> [What you should do] Please rewrite every line of the listing below as a numbered list, omitting the blank lines.

━━━ Listing ━━━

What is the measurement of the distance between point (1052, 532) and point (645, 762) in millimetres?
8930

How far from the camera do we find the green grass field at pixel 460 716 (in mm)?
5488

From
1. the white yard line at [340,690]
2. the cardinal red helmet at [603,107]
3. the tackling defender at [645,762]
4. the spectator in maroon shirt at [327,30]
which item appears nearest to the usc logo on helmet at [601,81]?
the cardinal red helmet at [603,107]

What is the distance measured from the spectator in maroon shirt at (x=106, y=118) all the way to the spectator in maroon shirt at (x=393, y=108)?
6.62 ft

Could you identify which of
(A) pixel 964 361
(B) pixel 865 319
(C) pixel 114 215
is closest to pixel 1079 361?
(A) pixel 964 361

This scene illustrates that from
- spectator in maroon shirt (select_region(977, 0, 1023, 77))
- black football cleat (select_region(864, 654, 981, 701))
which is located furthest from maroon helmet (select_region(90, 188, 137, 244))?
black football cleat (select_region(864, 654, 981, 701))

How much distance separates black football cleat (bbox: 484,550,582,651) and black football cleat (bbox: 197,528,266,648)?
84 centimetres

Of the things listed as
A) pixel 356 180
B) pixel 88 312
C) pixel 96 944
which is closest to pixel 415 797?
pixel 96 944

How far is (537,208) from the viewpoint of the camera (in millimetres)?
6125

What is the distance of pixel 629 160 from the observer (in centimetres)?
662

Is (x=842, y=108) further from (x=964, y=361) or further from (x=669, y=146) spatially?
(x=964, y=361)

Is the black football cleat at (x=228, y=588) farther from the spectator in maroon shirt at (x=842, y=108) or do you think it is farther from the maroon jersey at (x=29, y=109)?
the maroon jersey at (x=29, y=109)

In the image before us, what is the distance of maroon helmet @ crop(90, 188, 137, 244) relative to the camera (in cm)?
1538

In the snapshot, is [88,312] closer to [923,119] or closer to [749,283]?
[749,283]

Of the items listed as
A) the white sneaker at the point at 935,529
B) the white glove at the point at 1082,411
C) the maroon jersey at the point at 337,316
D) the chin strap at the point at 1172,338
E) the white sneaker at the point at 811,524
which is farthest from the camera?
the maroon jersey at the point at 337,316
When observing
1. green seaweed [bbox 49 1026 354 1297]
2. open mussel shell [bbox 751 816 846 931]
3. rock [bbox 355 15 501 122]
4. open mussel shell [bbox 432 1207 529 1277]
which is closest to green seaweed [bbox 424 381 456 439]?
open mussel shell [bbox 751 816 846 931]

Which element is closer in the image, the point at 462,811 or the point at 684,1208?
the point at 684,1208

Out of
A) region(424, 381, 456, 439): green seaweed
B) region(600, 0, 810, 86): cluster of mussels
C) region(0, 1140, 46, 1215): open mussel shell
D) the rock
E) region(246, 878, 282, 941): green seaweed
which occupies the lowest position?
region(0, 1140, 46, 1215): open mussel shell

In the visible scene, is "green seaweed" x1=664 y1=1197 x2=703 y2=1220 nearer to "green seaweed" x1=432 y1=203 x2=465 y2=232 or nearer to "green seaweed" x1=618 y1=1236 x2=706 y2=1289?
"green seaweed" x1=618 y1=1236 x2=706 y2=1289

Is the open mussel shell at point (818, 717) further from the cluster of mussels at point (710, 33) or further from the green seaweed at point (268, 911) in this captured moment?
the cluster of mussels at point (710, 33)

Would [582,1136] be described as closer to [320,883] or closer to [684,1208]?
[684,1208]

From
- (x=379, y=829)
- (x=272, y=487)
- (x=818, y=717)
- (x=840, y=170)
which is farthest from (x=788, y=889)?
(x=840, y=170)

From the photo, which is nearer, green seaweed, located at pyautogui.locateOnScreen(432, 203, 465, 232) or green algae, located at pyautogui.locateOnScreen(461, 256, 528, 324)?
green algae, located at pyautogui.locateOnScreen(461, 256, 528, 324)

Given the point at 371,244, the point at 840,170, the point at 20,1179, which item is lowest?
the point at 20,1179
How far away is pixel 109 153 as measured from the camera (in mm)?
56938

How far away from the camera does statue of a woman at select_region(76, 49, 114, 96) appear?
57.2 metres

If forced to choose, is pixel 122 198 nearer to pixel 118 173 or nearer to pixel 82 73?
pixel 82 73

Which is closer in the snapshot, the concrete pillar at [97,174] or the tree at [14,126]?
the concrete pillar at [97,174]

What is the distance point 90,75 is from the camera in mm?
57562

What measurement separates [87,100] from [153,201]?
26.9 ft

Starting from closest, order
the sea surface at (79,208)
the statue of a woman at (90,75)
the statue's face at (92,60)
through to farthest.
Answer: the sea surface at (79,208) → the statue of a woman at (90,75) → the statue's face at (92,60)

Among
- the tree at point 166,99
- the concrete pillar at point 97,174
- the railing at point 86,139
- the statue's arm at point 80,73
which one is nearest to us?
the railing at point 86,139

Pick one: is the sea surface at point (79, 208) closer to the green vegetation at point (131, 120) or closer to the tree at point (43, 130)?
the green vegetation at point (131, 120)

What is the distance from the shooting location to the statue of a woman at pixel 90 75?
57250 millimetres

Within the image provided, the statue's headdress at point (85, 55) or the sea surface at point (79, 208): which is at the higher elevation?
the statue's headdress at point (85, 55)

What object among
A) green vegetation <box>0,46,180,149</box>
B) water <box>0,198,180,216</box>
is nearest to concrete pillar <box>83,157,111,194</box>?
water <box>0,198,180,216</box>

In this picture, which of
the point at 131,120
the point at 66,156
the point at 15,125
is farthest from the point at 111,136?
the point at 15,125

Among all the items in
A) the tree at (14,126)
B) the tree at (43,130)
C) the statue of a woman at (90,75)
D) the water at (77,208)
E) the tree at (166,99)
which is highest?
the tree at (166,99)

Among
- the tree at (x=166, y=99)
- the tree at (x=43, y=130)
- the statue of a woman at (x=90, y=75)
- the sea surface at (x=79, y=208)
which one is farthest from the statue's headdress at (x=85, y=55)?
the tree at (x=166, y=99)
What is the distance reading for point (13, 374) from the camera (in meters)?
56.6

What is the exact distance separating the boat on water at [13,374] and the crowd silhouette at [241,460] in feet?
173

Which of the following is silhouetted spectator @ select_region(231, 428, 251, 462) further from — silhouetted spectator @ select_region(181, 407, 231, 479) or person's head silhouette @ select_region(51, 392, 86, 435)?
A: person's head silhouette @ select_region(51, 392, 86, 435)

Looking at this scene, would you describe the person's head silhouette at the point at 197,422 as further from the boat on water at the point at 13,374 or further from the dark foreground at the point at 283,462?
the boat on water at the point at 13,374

━━━

> [Written response]
1. What is the measurement of the distance between point (1052, 532) and point (645, 762) in millimetres?
2. 8930
3. How far from the camera do we find the green grass field at pixel 460 716 (in mm)?
4. 5488
5. From
6. 1. the white yard line at [340,690]
7. 2. the cardinal red helmet at [603,107]
8. 3. the tackling defender at [645,762]
9. 4. the spectator in maroon shirt at [327,30]
10. which item appears nearest to the usc logo on helmet at [601,81]?
11. the cardinal red helmet at [603,107]
12. What is the distance measured from the spectator in maroon shirt at (x=106, y=118) all the way to the spectator in maroon shirt at (x=393, y=108)?
13. 6.62 ft
14. Could you identify which of
15. (A) pixel 964 361
16. (B) pixel 865 319
17. (C) pixel 114 215
18. is closest to pixel 1079 361?
19. (A) pixel 964 361
20. This scene illustrates that from
21. - spectator in maroon shirt (select_region(977, 0, 1023, 77))
22. - black football cleat (select_region(864, 654, 981, 701))
23. which is located furthest from maroon helmet (select_region(90, 188, 137, 244))?
24. black football cleat (select_region(864, 654, 981, 701))
25. How much distance separates black football cleat (bbox: 484,550,582,651) and black football cleat (bbox: 197,528,266,648)?
26. 84 centimetres
27. Of the things listed as
28. A) pixel 356 180
29. B) pixel 88 312
30. C) pixel 96 944
31. which is closest to pixel 415 797?
32. pixel 96 944
33. How far is (537,208) from the viewpoint of the camera (in millimetres)?
34. 6125
35. What is the distance of pixel 629 160 from the observer (in centimetres)?
36. 662
37. Is (x=842, y=108) further from (x=964, y=361) or further from (x=669, y=146) spatially?
38. (x=964, y=361)
39. Is the black football cleat at (x=228, y=588) farther from the spectator in maroon shirt at (x=842, y=108) or do you think it is farther from the maroon jersey at (x=29, y=109)?
40. the maroon jersey at (x=29, y=109)
41. In the image before us, what is the distance of maroon helmet @ crop(90, 188, 137, 244) relative to the camera (in cm)?
42. 1538
43. In the snapshot, is [88,312] closer to [923,119] or closer to [749,283]?
44. [749,283]
45. Of the items listed as
46. A) the white sneaker at the point at 935,529
47. B) the white glove at the point at 1082,411
48. C) the maroon jersey at the point at 337,316
49. D) the chin strap at the point at 1172,338
50. E) the white sneaker at the point at 811,524
51. which is farthest from the camera?
52. the maroon jersey at the point at 337,316
53. When observing
54. 1. green seaweed [bbox 49 1026 354 1297]
55. 2. open mussel shell [bbox 751 816 846 931]
56. 3. rock [bbox 355 15 501 122]
57. 4. open mussel shell [bbox 432 1207 529 1277]
58. which is closest to green seaweed [bbox 424 381 456 439]?
59. open mussel shell [bbox 751 816 846 931]
60. Which element is closer in the image, the point at 462,811 or the point at 684,1208?
61. the point at 684,1208
62. Out of
63. A) region(424, 381, 456, 439): green seaweed
64. B) region(600, 0, 810, 86): cluster of mussels
65. C) region(0, 1140, 46, 1215): open mussel shell
66. D) the rock
67. E) region(246, 878, 282, 941): green seaweed
68. which occupies the lowest position?
69. region(0, 1140, 46, 1215): open mussel shell
70. In the visible scene, is "green seaweed" x1=664 y1=1197 x2=703 y2=1220 nearer to "green seaweed" x1=432 y1=203 x2=465 y2=232 or nearer to "green seaweed" x1=618 y1=1236 x2=706 y2=1289?
71. "green seaweed" x1=618 y1=1236 x2=706 y2=1289
72. Is the open mussel shell at point (818, 717) further from the cluster of mussels at point (710, 33) or further from the green seaweed at point (268, 911) in this captured moment?
73. the cluster of mussels at point (710, 33)
74. Would [582,1136] be described as closer to [320,883] or closer to [684,1208]?
75. [684,1208]
76. From
77. - (x=379, y=829)
78. - (x=272, y=487)
79. - (x=818, y=717)
80. - (x=840, y=170)
81. which is farthest from (x=788, y=889)?
82. (x=840, y=170)
83. From the photo, which is nearer, green seaweed, located at pyautogui.locateOnScreen(432, 203, 465, 232) or green algae, located at pyautogui.locateOnScreen(461, 256, 528, 324)?
84. green algae, located at pyautogui.locateOnScreen(461, 256, 528, 324)
85. Given the point at 371,244, the point at 840,170, the point at 20,1179, which item is lowest?
86. the point at 20,1179
87. How far away is pixel 109 153 as measured from the camera (in mm)?
88. 56938
89. How far away from the camera does statue of a woman at select_region(76, 49, 114, 96) appear?
90. 57.2 metres
91. If forced to choose, is pixel 122 198 nearer to pixel 118 173 or nearer to pixel 82 73?
92. pixel 82 73
93. Which is closer in the snapshot, the concrete pillar at [97,174] or the tree at [14,126]?
94. the concrete pillar at [97,174]
95. What is the distance point 90,75 is from the camera in mm?
96. 57562
97. What measurement separates [87,100] from [153,201]?
98. 26.9 ft
99. Starting from closest, order
100. the sea surface at (79,208)
101. the statue of a woman at (90,75)
102. the statue's face at (92,60)
103. through to farthest.
104. Answer: the sea surface at (79,208) → the statue of a woman at (90,75) → the statue's face at (92,60)
105. Among
106. - the tree at point 166,99
107. - the concrete pillar at point 97,174
108. - the railing at point 86,139
109. - the statue's arm at point 80,73
110. which one is nearest to us?
111. the railing at point 86,139
112. Pick one: is the sea surface at point (79, 208) closer to the green vegetation at point (131, 120) or closer to the tree at point (43, 130)?
113. the green vegetation at point (131, 120)
114. What is the distance from the shooting location to the statue of a woman at pixel 90 75?
115. 57250 millimetres
116. Within the image provided, the statue's headdress at point (85, 55) or the sea surface at point (79, 208): which is at the higher elevation?
117. the statue's headdress at point (85, 55)
118. What object among
119. A) green vegetation <box>0,46,180,149</box>
120. B) water <box>0,198,180,216</box>
121. is nearest to concrete pillar <box>83,157,111,194</box>?
122. water <box>0,198,180,216</box>
123. In this picture, which of
124. the point at 131,120
125. the point at 66,156
126. the point at 15,125
127. is farthest from the point at 111,136?
128. the point at 15,125
129. Among all the items in
130. A) the tree at (14,126)
131. B) the tree at (43,130)
132. C) the statue of a woman at (90,75)
133. D) the water at (77,208)
134. E) the tree at (166,99)
135. which is highest?
136. the tree at (166,99)
137. Among
138. - the tree at (x=166, y=99)
139. - the tree at (x=43, y=130)
140. - the statue of a woman at (x=90, y=75)
141. - the sea surface at (x=79, y=208)
142. which one is farthest from the statue's headdress at (x=85, y=55)?
143. the tree at (x=166, y=99)
144. What is the distance reading for point (13, 374) from the camera (in meters)?
145. 56.6
146. What is the exact distance separating the boat on water at [13,374] and the crowd silhouette at [241,460] in feet?
147. 173
148. Which of the following is silhouetted spectator @ select_region(231, 428, 251, 462) further from — silhouetted spectator @ select_region(181, 407, 231, 479) or person's head silhouette @ select_region(51, 392, 86, 435)?
149. A: person's head silhouette @ select_region(51, 392, 86, 435)
150. Looking at this scene, would you describe the person's head silhouette at the point at 197,422 as further from the boat on water at the point at 13,374 or further from the dark foreground at the point at 283,462?
151. the boat on water at the point at 13,374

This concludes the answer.